AUFGABEN:
1. Beantworte zum Text über Emil Nolde die folgenden Fragen:
(a) Womit trug Nolde die Farbe pastos auf?
(b) Wie viele Gemälde stellt die Kunsthalle Bielefeld aus?
(c) Wer ist Direktor der Nolde Stiftung Seebüll?
2. Übersetze bitte den Satz „Die Erregung, die ihn vor der Natur erfasste, äußerte sich als Ekstase.“ aus dem Text über Emil Nolde ins Englische.
3. Führe den Text über Emil Nolde im Anschluss an seinen letzten Satz weiter.

VORLIEGENDER TEXT:
• • •

Emil Nolde ist der Maler des Nordens. Aufgewachsen in der norddeutschen Küstenlandschaft zwischen Nord- und Ostsee, ist er zwar oft genug aufgebrochen in ferne Gegenden, aber immer zog es ihn zurück in seine heimatliche Landschaft, in der er zu seinem unverwechselbaren Stil finden sollte. Das weite, flache, einsame Land zwischen den Meeren, der hohe Himmel und die ewig bewegte See, Symbol unbezähmbarer Naturgewalt, die zyklischen Rhythmen der Natur, Gezeiten und Jahreszeiten, das Hintergründige und das Legendäre dieser nordischen Schicksalswelt haben in seinen Bildern stets die bestimmende Rolle gespielt. Es genügte „eine vage Vorstellung nur in Glut und Farbe“, so Nolde, um den Bilderstrom seiner Phantasie auszulösen. Die Erregung, die ihn vor der Natur erfasste, äußerte sich als Ekstase. „Die Skala der Farben und eine leere Leinwand waren mir wie ein Kampf gegeneinander“. Den Anforderungen des drängenden Bilderstroms wurde der Pinsel nicht mehr gerecht. Mit Fingern, dem Handballen, Papp- oder Lederstücken hat er die Farbe pastos aufgetragen, deren Leuchtkraft expressiv gesteigert ist.
Die Kunsthalle Bielefeld widmet sich (bis 12. Mai 2008) erstmals Noldes Selbstverständnis als „nordischer Künstler“ und stellt mit 57 Gemälden und 65 Papierarbeiten dessen tiefes Erleben der heimatlichen Landschaft, ihrer Menschen, ihrer Spuk- und Sagengestalten, der Ostsee in ihren wechselnden Stimmungen vor. Von der impressionistischen, lichtsprühenden Malweise wird Noldes Weg zur Befreiung der Farbe und zur expressiven Geste verfolgt. Der von der Kuratorin der Ausstellung Jutta Hülsewig-Johnen herausgegebene Katalog untergliedert nach einem einleitenden Text der Kuratorin über Emil Nolde und die Romantik des Nordens das ausgestellte Werk in die Themenbereiche „Die Landschaft“, „Am Meer“, „Bildnis und Groteske“ beziehungsweise „Fantastische Gestalten“ und stellt ihnen jeweils Texte der Kuratorin über Nolde und die Romantik des Nordens, von Manfred Reuther, dem Direktor der Nolde Stiftung Seebüll, über Nolde und Dänemark und von Andreas Fluck, Konservator der Nolde Stiftung, über Noldes grotesk-phantastische Bilder voran.

• • •

GEZEIGTE EINTRÄGE:
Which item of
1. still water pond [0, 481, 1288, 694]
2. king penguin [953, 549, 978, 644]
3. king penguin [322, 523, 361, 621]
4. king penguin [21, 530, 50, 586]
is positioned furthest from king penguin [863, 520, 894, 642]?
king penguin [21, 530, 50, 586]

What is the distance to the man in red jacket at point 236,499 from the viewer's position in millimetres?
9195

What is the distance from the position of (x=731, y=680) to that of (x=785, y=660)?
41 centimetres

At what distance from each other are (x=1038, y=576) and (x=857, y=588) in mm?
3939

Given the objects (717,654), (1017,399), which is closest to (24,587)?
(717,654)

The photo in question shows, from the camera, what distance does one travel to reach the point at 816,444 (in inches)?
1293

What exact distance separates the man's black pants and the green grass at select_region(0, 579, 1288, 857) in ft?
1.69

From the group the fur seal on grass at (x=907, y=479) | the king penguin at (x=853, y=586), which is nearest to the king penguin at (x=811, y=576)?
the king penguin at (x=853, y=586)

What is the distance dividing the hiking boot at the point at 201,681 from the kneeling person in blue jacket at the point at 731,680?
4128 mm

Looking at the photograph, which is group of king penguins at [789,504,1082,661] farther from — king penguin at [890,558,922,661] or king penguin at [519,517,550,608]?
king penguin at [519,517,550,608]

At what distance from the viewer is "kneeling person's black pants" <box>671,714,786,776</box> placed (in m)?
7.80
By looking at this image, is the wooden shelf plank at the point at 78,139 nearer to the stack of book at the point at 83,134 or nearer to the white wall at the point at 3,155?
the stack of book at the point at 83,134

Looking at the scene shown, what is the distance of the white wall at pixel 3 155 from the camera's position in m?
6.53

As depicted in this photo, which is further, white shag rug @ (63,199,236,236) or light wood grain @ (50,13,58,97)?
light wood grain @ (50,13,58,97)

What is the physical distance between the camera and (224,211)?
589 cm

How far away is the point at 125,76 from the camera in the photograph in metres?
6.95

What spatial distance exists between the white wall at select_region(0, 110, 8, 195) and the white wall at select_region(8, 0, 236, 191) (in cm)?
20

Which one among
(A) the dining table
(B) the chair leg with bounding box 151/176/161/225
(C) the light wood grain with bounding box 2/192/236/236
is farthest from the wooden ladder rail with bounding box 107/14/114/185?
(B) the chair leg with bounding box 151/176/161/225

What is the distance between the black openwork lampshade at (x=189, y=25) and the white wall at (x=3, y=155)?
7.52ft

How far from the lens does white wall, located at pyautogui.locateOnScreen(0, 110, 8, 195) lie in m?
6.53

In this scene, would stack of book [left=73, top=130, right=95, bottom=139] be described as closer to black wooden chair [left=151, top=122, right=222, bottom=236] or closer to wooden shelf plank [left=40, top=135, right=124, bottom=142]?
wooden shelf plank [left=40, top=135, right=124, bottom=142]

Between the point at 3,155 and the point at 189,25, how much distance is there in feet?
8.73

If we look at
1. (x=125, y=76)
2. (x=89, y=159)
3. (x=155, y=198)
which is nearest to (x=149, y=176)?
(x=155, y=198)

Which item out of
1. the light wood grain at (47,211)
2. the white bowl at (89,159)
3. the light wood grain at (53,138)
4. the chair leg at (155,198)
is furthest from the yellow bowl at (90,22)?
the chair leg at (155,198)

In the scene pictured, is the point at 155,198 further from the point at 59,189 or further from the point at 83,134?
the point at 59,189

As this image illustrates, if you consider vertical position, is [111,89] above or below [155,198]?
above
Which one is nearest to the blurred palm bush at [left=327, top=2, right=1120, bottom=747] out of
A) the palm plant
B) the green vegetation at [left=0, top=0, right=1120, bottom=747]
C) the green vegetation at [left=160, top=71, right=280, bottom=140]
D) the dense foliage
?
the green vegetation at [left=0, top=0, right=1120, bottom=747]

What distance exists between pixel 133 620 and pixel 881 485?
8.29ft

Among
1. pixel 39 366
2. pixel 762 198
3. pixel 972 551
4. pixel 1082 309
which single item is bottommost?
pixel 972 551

• • •

LÖSUNGEN:
1.
(a) Mit Fingern, dem Handballen sowie Papp- oder Lederstücken.
(b) 57 Gemälde.
(c) Manfred Reuther.

2. The excitement that seized him before nature expressed itself as ecstasy.

3.
Noch auf der Ostseeinsel Alsen, die Nolde mit seiner Frau Ada von 1903 bis 1916 bewohnte, sind Blumen- und Gartenbilder entstanden. „Ich liebte die Blumen in ihrem Schicksal emporsprießend, blühend, leuchtend, glühend, beglückend, sich neigend, verwelkend, verworfen in der Grube endend. Nicht immer ist ein Menschenschicksal ebenso folgerichtig und schön…“. Er begann sich hier mit der Farbe auseinanderzusetzen, mit ihrer physischen Präsenz, ihrer Ausdruckskraft und emotionalen Ausstrahlung. Das leuchtende, mitunter glühende Kolorit der Blumen im Sonnenlicht führte zur expressiven Steigerung und gab ihm den entscheidenden Impuls, das Eigenleben der Farbe für sich neu zu entdecken. Farbe wird hier als emotionsgeladene Materie erlebt.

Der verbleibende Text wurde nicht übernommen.